[Supplied passage — start]

Archaeologists assume the Corleck and Corraghy Heads represent pagan gods and were part of a shrine on Corleck Hill. The hole on the Corleck Idol's base indicates that it was periodically attached to a larger structure, perhaps a pillar comparable to the now-lost 6 ft wooden structure found in the 1790s in a bog near Aghadowey, County Londonderry, which was originally capped with a four-headed figure. (Note: The Aghadowey pillar was carved from a tree trunk and had four heads, each with hair, that is today known only from a very simple 19th-century drawing annotated as a "Heathen image found in the bog of Ballybritoan Parish Aghadowey".)

The Corleck area seems to have been an important pagan cult centre during the Iron Age, likely associated with the druids (the priestly caste in ancient Celtic cultures). MacKillop says that the area was once known as "the pulse of Ireland". According to Barron, an Irish mythological name for the region in which Corleck Hill stands was Sliabh na Trí nDée (the "highland of the three gods"). MacKillop later wrote that it was a name for the hill itself. Barron proposed that the three-faces on the Corleck Head represent the "three gods of craftsmanship" (Trí Dé Dána) mentioned in Irish mythology, and that the head as a whole represents the Dagda, the chief god. James MacKillop suggested that the three gods referred to in the placename were the Dagda, Conn, (Note: The son of Ler from the legend of the Children of Lir.) and Ogma.

[Supplied passage — finish]
[Dataset entries — start]

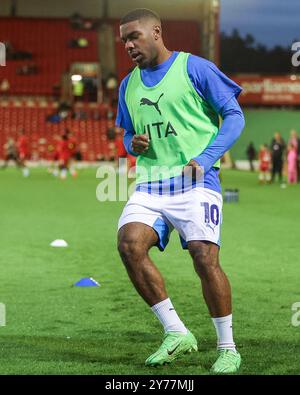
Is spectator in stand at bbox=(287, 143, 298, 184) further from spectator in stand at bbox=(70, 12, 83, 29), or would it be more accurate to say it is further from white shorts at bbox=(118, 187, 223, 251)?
white shorts at bbox=(118, 187, 223, 251)

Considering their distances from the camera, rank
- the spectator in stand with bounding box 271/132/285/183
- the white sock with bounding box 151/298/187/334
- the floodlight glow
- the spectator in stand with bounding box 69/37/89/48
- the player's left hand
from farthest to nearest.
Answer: the spectator in stand with bounding box 69/37/89/48
the floodlight glow
the spectator in stand with bounding box 271/132/285/183
the white sock with bounding box 151/298/187/334
the player's left hand

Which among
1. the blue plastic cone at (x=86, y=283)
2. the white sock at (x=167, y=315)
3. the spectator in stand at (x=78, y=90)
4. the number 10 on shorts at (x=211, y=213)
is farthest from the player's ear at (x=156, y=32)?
the spectator in stand at (x=78, y=90)

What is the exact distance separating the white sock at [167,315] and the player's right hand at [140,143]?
1032 mm

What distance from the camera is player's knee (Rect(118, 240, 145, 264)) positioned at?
20.4 ft

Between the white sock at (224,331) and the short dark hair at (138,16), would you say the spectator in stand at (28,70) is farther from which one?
the white sock at (224,331)

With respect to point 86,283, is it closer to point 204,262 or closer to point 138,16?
point 204,262

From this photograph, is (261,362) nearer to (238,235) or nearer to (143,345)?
(143,345)

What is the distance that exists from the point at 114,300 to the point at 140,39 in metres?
3.73

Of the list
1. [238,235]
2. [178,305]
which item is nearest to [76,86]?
[238,235]

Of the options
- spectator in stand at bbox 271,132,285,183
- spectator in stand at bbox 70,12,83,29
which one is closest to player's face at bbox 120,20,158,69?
spectator in stand at bbox 271,132,285,183

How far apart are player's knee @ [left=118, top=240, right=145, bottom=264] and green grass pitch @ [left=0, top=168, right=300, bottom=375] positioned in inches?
28.2

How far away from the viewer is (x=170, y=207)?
628 cm

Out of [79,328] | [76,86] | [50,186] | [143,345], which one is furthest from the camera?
[76,86]

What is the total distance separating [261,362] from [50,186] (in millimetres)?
25194
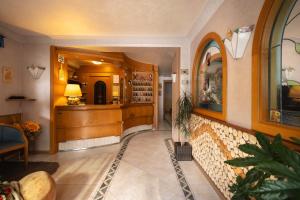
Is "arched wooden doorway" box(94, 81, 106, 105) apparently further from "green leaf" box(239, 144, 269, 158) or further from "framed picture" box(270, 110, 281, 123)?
"green leaf" box(239, 144, 269, 158)

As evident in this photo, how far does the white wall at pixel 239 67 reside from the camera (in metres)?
1.63

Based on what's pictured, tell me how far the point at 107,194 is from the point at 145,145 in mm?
2302

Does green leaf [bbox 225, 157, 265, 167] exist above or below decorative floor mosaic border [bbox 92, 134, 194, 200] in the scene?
above

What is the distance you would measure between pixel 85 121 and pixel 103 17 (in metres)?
2.56

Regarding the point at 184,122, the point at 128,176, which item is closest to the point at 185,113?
the point at 184,122

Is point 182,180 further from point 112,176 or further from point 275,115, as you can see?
point 275,115

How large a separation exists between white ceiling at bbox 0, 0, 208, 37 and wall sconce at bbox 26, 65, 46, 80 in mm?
759

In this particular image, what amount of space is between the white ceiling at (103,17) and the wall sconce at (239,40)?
1.03 metres

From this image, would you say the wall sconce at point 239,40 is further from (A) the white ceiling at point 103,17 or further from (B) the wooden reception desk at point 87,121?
(B) the wooden reception desk at point 87,121

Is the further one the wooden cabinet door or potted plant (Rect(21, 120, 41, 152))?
the wooden cabinet door

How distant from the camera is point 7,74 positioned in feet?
11.5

[Dataset entries — finish]

Description of the task -> Quote the passage about Corleck Hill from "The Corleck area" up to and including "Lir.) and Ogma.". Rely only on the passage about Corleck Hill for what follows.

Completed exercise ->
The Corleck area seems to have been an important pagan cult centre during the Iron Age, likely associated with the druids (the priestly caste in ancient Celtic cultures). MacKillop says that the area was once known as "the pulse of Ireland". According to Barron, an Irish mythological name for the region in which Corleck Hill stands was Sliabh na Trí nDée (the "highland of the three gods"). MacKillop later wrote that it was a name for the hill itself. Barron proposed that the three-faces on the Corleck Head represent the "three gods of craftsmanship" (Trí Dé Dána) mentioned in Irish mythology, and that the head as a whole represents the Dagda, the chief god. James MacKillop suggested that the three gods referred to in the placename were the Dagda, Conn, (Note: The son of Ler from the legend of the Children of Lir.) and Ogma.